What is asked: Transcribe everything in the data word for word. Pictures are left out.

---- Supplied data

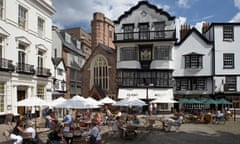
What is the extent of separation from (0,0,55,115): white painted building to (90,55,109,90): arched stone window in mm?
9865

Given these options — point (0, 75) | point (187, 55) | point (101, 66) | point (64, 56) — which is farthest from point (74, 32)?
point (0, 75)

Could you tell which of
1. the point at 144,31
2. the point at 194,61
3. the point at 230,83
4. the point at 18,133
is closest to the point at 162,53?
the point at 144,31

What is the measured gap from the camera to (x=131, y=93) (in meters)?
35.4

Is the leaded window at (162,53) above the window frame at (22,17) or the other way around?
the other way around

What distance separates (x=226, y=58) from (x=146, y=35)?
10966 mm

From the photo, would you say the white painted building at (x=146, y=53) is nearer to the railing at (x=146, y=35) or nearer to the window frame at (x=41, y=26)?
the railing at (x=146, y=35)

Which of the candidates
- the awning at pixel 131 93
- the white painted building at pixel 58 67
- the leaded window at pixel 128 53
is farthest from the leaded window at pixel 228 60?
the white painted building at pixel 58 67

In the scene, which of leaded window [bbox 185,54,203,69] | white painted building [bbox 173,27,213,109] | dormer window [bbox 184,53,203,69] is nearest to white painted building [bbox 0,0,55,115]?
white painted building [bbox 173,27,213,109]

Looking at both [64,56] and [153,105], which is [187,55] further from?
[64,56]

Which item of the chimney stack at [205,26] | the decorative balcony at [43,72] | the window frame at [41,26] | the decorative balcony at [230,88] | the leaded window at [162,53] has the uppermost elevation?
the chimney stack at [205,26]

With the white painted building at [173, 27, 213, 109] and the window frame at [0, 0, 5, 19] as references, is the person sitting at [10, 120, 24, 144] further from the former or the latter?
the white painted building at [173, 27, 213, 109]

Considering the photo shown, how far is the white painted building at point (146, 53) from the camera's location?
3556 centimetres

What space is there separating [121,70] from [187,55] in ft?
30.1

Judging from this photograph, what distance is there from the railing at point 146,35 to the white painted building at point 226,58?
574 cm
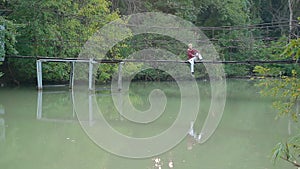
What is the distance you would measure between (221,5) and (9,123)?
543 inches

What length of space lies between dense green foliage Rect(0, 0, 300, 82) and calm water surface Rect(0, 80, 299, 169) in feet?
9.25

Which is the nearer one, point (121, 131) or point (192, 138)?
point (192, 138)

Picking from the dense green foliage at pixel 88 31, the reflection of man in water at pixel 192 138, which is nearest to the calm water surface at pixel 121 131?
the reflection of man in water at pixel 192 138

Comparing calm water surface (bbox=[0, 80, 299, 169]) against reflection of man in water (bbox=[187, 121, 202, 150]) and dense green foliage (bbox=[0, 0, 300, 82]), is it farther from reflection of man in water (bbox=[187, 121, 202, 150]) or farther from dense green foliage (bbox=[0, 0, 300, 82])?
dense green foliage (bbox=[0, 0, 300, 82])

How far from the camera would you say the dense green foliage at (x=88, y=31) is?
12.7 m

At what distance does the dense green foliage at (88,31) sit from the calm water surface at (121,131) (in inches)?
111

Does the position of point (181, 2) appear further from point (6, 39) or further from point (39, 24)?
point (6, 39)

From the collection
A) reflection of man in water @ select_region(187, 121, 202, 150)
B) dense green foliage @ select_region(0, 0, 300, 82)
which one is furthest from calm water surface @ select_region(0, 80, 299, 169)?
dense green foliage @ select_region(0, 0, 300, 82)

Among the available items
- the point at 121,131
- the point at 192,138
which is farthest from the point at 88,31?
Result: the point at 192,138

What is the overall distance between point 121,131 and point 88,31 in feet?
24.0

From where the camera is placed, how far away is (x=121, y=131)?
6750mm

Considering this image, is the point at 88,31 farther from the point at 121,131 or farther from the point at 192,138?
the point at 192,138

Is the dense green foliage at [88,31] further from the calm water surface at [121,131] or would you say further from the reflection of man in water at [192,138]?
the reflection of man in water at [192,138]

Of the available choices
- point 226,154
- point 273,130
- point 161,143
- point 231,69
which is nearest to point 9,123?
point 161,143
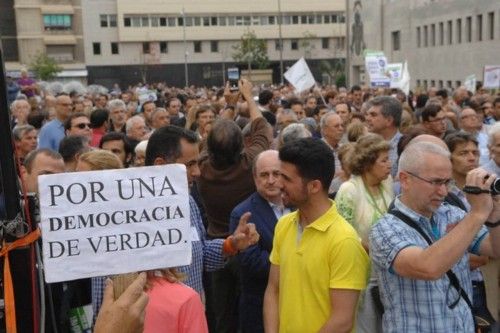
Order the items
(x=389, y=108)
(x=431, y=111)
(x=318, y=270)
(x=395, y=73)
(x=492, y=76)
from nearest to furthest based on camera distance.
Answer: (x=318, y=270), (x=389, y=108), (x=431, y=111), (x=492, y=76), (x=395, y=73)

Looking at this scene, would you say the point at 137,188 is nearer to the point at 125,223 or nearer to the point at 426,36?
the point at 125,223

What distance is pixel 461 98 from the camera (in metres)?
14.3

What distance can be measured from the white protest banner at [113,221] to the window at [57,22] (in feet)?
207

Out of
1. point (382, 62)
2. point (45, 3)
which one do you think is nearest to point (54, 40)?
point (45, 3)

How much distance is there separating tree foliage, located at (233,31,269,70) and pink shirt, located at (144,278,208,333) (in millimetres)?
60025

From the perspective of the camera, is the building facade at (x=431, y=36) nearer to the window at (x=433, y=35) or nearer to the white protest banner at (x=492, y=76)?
the window at (x=433, y=35)

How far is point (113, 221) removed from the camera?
245 centimetres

--------

Exercise output:
What is the extent of separation from (0,0,55,115): white painted building to (90,55,109,90): arched stone window in mm?
9865

Given these options — point (0, 75) | point (187, 55) | point (101, 66) | point (64, 56) — which is farthest from point (74, 32)?
point (0, 75)

Could you tell which of
1. the point at 144,31
2. the point at 194,61
3. the point at 230,83
4. the point at 18,133
is closest to the point at 162,53?
the point at 144,31

What is the measured gap from the camera to (x=131, y=93) (in meters)?
35.4

Is the leaded window at (162,53) above the window frame at (22,17) or the other way around?
the other way around

What distance separates (x=226, y=58) from (x=146, y=35)?
10966 mm

From the photo, would you say the white painted building at (x=146, y=53) is nearer to the railing at (x=146, y=35) or nearer to the window frame at (x=41, y=26)?
the railing at (x=146, y=35)

Which of the candidates
- the awning at pixel 131 93
- the white painted building at pixel 58 67
- the leaded window at pixel 128 53
is farthest from the leaded window at pixel 228 60?
the white painted building at pixel 58 67

In the scene, which of leaded window [bbox 185,54,203,69] | white painted building [bbox 173,27,213,109] | dormer window [bbox 184,53,203,69] is nearest to white painted building [bbox 0,0,55,115]?
white painted building [bbox 173,27,213,109]

Looking at both [64,56] and [153,105], which is [187,55] further from?
[64,56]

Which item of the chimney stack at [205,26] | the decorative balcony at [43,72] | the window frame at [41,26] | the decorative balcony at [230,88] | the leaded window at [162,53] has the uppermost elevation?
the chimney stack at [205,26]

With the white painted building at [173, 27, 213, 109] and the window frame at [0, 0, 5, 19] as references, is the person sitting at [10, 120, 24, 144] further from the former or the latter?
the white painted building at [173, 27, 213, 109]

Considering the photo shown, how far is the white painted building at point (146, 53) from the camera's location?
3556 centimetres

What space is there separating [121,70] from [187,55] in ft?
30.1

Judging from this photograph, what distance is there from the railing at point 146,35 to the white painted building at point 226,58?
574 cm
What is the distance you would measure between (221,5) and (9,123)?
543 inches

What length of space lies between dense green foliage Rect(0, 0, 300, 82) and calm water surface Rect(0, 80, 299, 169) in feet?
9.25

Which is the nearer one, point (121, 131) or point (192, 138)?
point (192, 138)

Picking from the dense green foliage at pixel 88 31, the reflection of man in water at pixel 192 138, which is nearest to the calm water surface at pixel 121 131?
the reflection of man in water at pixel 192 138

Comparing calm water surface (bbox=[0, 80, 299, 169]) against reflection of man in water (bbox=[187, 121, 202, 150]) and dense green foliage (bbox=[0, 0, 300, 82]), is it farther from reflection of man in water (bbox=[187, 121, 202, 150]) or farther from dense green foliage (bbox=[0, 0, 300, 82])?
dense green foliage (bbox=[0, 0, 300, 82])

How far from the camera would you say the dense green foliage at (x=88, y=31) is?
12.7 m

At what distance does the dense green foliage at (88,31) sit from the calm water surface at (121,131) (in inches)?
111

Does the position of point (181, 2) appear further from point (6, 39) or further from point (39, 24)?
point (6, 39)

From the collection
A) reflection of man in water @ select_region(187, 121, 202, 150)
B) dense green foliage @ select_region(0, 0, 300, 82)
which one is furthest from calm water surface @ select_region(0, 80, 299, 169)?
dense green foliage @ select_region(0, 0, 300, 82)

Among the available items
- the point at 121,131
- the point at 192,138
which is farthest from the point at 88,31?
Result: the point at 192,138

What is the overall distance between point 121,131 and point 88,31 in feet?
24.0

From where the camera is placed, how far away is (x=121, y=131)?
6750mm

Considering this image, is the point at 88,31 farther from the point at 121,131 or farther from the point at 192,138?
the point at 192,138

Is the dense green foliage at [88,31] further from the calm water surface at [121,131] or would you say further from the reflection of man in water at [192,138]?
the reflection of man in water at [192,138]

Of the available choices
- point 226,154
- point 273,130
- point 161,143
- point 231,69
which is nearest to point 9,123?
point 161,143
Order the items
(x=389, y=108)
(x=431, y=111)
(x=318, y=270)
(x=395, y=73)
(x=492, y=76)
from nearest to furthest based on camera distance.
Answer: (x=318, y=270), (x=389, y=108), (x=431, y=111), (x=492, y=76), (x=395, y=73)

Looking at this scene, would you say the point at 137,188 is nearer to the point at 125,223 or nearer to the point at 426,36?
the point at 125,223

What distance is pixel 461 98 from the camera (in metres)?
14.3

What distance can be measured from the white protest banner at [113,221] to the window at [57,22] (in feet)?
207

Out of
1. point (382, 62)
2. point (45, 3)
which one do you think is nearest to point (54, 40)?
point (45, 3)

How much distance is there separating tree foliage, located at (233,31,269,70) and pink shirt, located at (144,278,208,333) (in millimetres)?
60025

From the perspective of the camera, is the building facade at (x=431, y=36) nearer to the window at (x=433, y=35) or nearer to the white protest banner at (x=492, y=76)?
the window at (x=433, y=35)

How far is point (113, 221) removed from the camera?
245 centimetres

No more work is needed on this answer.